What is being asked -
Starting at the line with "Is the group" and continuing through the last line, write the lines again with "furthest" swapped for "most distant" and nothing else altered. Leave out the pictures.

(Spatial relationship lines)
****************************************

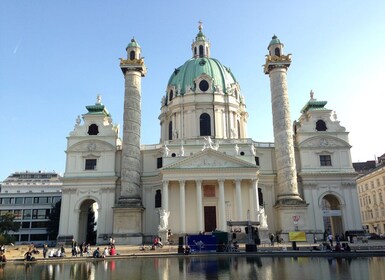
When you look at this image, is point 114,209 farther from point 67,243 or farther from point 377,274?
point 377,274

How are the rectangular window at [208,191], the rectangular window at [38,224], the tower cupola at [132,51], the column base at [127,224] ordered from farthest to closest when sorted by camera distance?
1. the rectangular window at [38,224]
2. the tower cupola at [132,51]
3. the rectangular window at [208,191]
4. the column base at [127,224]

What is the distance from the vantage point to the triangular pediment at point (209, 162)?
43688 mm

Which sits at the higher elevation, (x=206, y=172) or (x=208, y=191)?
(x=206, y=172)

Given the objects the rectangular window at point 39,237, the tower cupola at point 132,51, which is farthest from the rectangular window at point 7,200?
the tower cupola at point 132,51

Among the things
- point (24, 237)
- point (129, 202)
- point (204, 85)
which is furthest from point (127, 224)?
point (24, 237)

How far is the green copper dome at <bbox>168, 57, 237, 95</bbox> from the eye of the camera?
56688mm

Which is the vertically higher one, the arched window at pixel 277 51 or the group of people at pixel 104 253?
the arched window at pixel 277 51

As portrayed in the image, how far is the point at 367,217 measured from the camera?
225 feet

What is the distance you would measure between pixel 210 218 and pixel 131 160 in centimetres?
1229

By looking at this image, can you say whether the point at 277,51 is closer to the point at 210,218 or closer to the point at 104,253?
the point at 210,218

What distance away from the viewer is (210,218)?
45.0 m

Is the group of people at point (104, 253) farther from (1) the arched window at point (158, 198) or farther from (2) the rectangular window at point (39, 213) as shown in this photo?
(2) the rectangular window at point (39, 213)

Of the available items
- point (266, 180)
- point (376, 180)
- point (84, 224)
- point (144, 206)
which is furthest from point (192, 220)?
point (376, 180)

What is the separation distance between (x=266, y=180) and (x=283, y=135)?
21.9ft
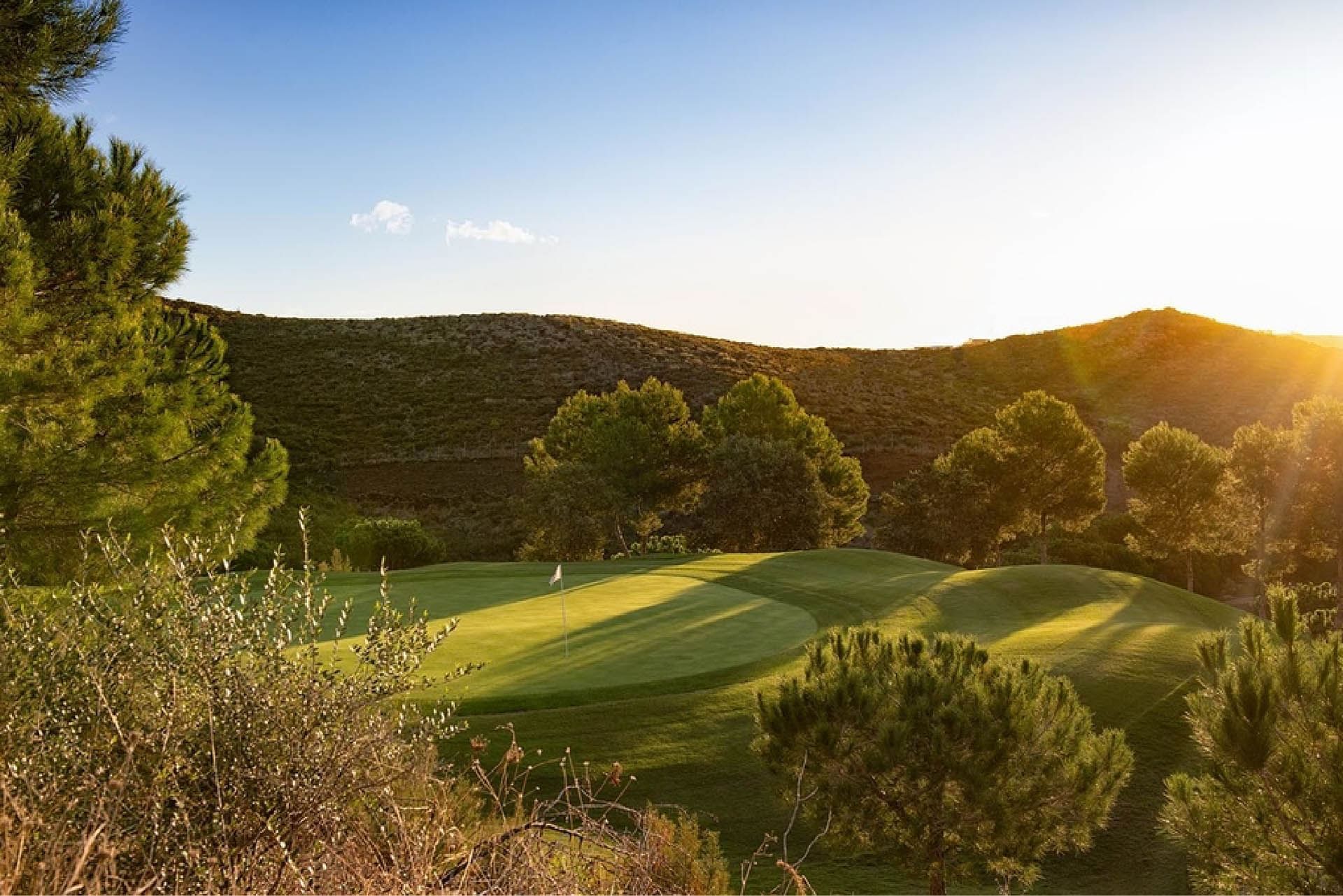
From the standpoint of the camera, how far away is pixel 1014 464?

****************************************

Response to this exercise -
Is the group of people at point (104, 253) farther from (1) the arched window at point (158, 198) or farther from (2) the rectangular window at point (39, 213) as shown in this photo?
(2) the rectangular window at point (39, 213)

Of the available items
- point (266, 180)
- point (376, 180)
- point (84, 224)
- point (144, 206)
which is most distant from point (192, 220)?
point (376, 180)

What is the separation distance between (x=266, y=180) and (x=283, y=135)?
21.9ft
From the standpoint of the camera, how far away is pixel 1014 464?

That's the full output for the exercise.